### GIVEN REQUEST
From the line containing "In the image, which" down to the final line of the entries below, quote every line verbatim. Exclude pictures.

── RECORDS SHOWN ──

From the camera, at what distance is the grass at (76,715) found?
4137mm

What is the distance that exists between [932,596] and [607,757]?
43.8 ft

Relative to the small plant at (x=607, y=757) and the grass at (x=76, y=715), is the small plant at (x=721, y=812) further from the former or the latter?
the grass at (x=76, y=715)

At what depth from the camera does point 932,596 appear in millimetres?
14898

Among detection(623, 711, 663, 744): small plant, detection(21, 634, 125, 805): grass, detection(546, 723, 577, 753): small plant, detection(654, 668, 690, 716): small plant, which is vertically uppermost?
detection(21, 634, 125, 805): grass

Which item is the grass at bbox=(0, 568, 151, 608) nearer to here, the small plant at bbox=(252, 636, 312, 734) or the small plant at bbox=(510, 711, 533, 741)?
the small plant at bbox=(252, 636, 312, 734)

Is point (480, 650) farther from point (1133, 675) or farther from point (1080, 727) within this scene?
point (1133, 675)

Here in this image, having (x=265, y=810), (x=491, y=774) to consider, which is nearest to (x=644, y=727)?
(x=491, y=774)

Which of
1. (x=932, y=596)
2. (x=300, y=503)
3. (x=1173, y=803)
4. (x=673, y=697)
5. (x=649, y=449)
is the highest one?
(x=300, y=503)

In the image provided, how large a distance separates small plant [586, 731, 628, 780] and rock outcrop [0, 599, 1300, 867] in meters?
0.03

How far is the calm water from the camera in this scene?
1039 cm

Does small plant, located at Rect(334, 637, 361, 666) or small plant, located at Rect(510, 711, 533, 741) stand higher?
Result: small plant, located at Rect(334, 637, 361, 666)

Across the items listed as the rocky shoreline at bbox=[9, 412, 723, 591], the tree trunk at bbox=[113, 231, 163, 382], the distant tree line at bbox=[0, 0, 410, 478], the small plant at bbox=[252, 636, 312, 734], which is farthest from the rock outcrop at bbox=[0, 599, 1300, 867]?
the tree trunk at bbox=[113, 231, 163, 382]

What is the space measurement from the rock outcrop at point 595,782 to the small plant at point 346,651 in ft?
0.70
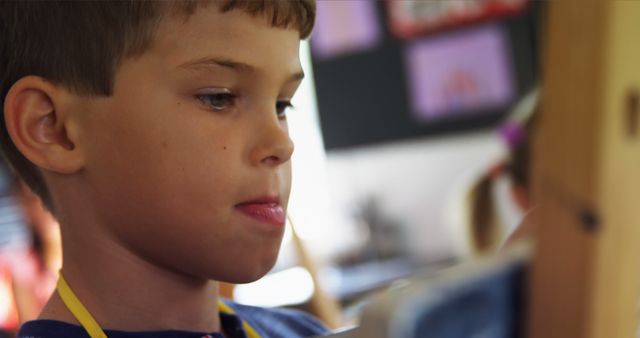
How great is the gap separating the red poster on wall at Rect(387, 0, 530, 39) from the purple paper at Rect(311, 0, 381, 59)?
11 cm

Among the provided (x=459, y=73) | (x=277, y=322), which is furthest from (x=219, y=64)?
(x=459, y=73)

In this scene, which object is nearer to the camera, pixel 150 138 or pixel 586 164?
pixel 586 164

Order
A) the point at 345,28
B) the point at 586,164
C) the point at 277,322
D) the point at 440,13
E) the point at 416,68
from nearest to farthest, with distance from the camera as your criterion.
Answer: the point at 586,164
the point at 277,322
the point at 440,13
the point at 416,68
the point at 345,28

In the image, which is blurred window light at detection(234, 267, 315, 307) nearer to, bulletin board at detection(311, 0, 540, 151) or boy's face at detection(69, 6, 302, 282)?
bulletin board at detection(311, 0, 540, 151)

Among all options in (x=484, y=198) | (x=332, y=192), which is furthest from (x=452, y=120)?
(x=484, y=198)

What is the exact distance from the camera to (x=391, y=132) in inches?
124

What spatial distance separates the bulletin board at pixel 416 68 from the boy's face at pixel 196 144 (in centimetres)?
228

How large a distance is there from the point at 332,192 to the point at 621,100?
312 cm

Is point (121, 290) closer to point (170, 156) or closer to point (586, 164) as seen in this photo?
point (170, 156)

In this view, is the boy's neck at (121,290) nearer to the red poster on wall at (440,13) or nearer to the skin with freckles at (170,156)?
the skin with freckles at (170,156)

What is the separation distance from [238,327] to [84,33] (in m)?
0.32

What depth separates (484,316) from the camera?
38cm

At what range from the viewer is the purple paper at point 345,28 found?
3141 millimetres

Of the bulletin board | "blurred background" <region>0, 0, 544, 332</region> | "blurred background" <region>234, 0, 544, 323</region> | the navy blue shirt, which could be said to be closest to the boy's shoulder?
the navy blue shirt
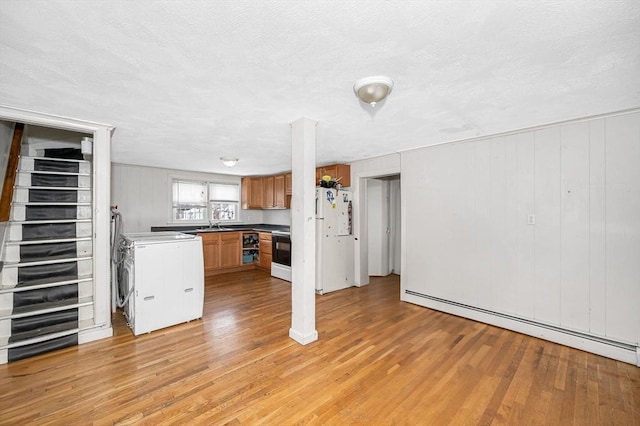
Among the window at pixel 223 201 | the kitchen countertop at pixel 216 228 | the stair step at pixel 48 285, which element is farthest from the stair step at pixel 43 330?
the window at pixel 223 201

───

### WRITTEN ANSWER
In the image, which is blurred window light at detection(234, 267, 315, 307) nearer to, bulletin board at detection(311, 0, 540, 151) or boy's face at detection(69, 6, 302, 282)?
bulletin board at detection(311, 0, 540, 151)

Among all options in (x=484, y=198) | (x=332, y=192), which is furthest from (x=452, y=120)?
(x=484, y=198)

What is the exact distance from the camera to (x=391, y=132) in inches?
124

What spatial distance separates the bulletin board at pixel 416 68 from the boy's face at pixel 196 144 (in centimetres)?
228

How large a distance is there from the point at 332,192 to the point at 621,100?
312 cm

Is point (121, 290) closer to point (170, 156) or closer to point (586, 164) as seen in this photo?
point (170, 156)

In this view, is the boy's neck at (121,290) nearer to the red poster on wall at (440,13) or nearer to the skin with freckles at (170,156)?
the skin with freckles at (170,156)

What is the separation distance from [238,327] to [84,33] (in m)?
0.32

What depth separates (484,316) from the camera?
38cm

At what range from the viewer is the purple paper at point 345,28 found?
3141 millimetres

Of the bulletin board | "blurred background" <region>0, 0, 544, 332</region> | "blurred background" <region>234, 0, 544, 323</region> | the navy blue shirt, which could be said to be closest to the boy's shoulder?
the navy blue shirt
Among the window at pixel 223 201 | the kitchen countertop at pixel 216 228 | the stair step at pixel 48 285, which element is farthest from the stair step at pixel 43 330?
the window at pixel 223 201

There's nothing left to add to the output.